**PROVIDED MATERIAL**:
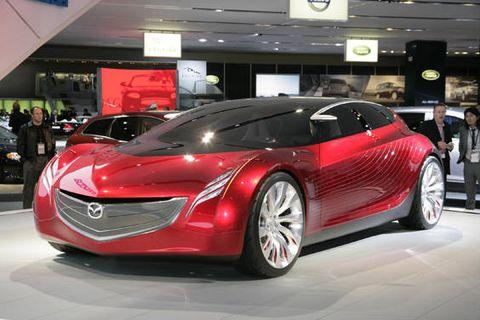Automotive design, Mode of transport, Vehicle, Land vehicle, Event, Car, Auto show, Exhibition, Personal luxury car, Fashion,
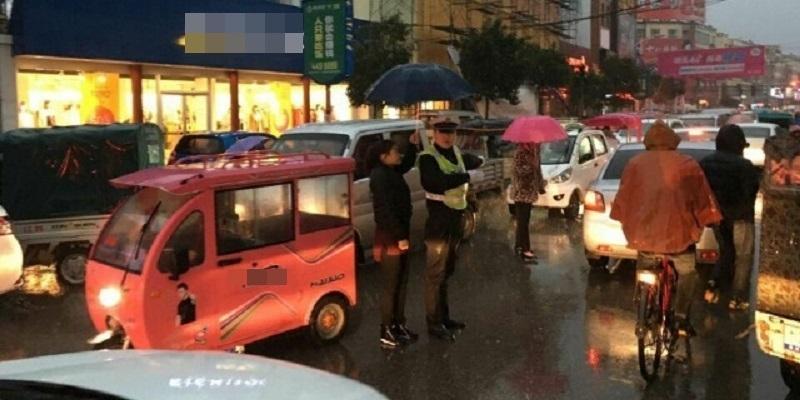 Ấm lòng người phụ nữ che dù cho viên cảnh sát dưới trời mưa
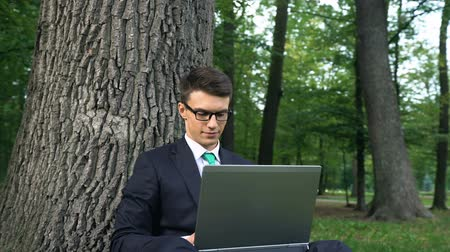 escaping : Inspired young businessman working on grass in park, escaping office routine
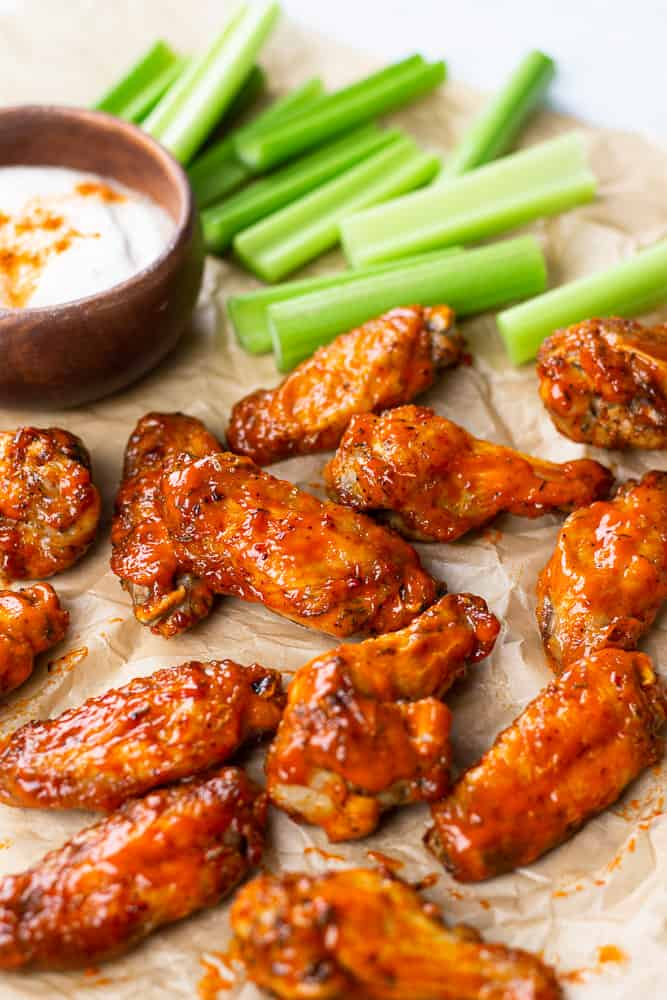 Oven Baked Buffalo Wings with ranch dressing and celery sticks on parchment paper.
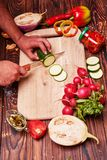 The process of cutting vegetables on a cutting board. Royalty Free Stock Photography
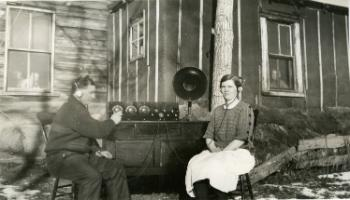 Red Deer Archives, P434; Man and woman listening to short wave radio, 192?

**EXERCISE GOAL**: Please write out exactly the lines starting at the one that contains "escaping : Inspired" and ending with the final line of the entries, both ends included. Do not write out any pictures.

**WRITTEN RESPONSE**:
 escaping : Inspired young businessman working on grass in park, escaping office routine
 Oven Baked Buffalo Wings with ranch dressing and celery sticks on parchment paper.
 The process of cutting vegetables on a cutting board. Royalty Free Stock Photography
 Red Deer Archives, P434; Man and woman listening to short wave radio, 192?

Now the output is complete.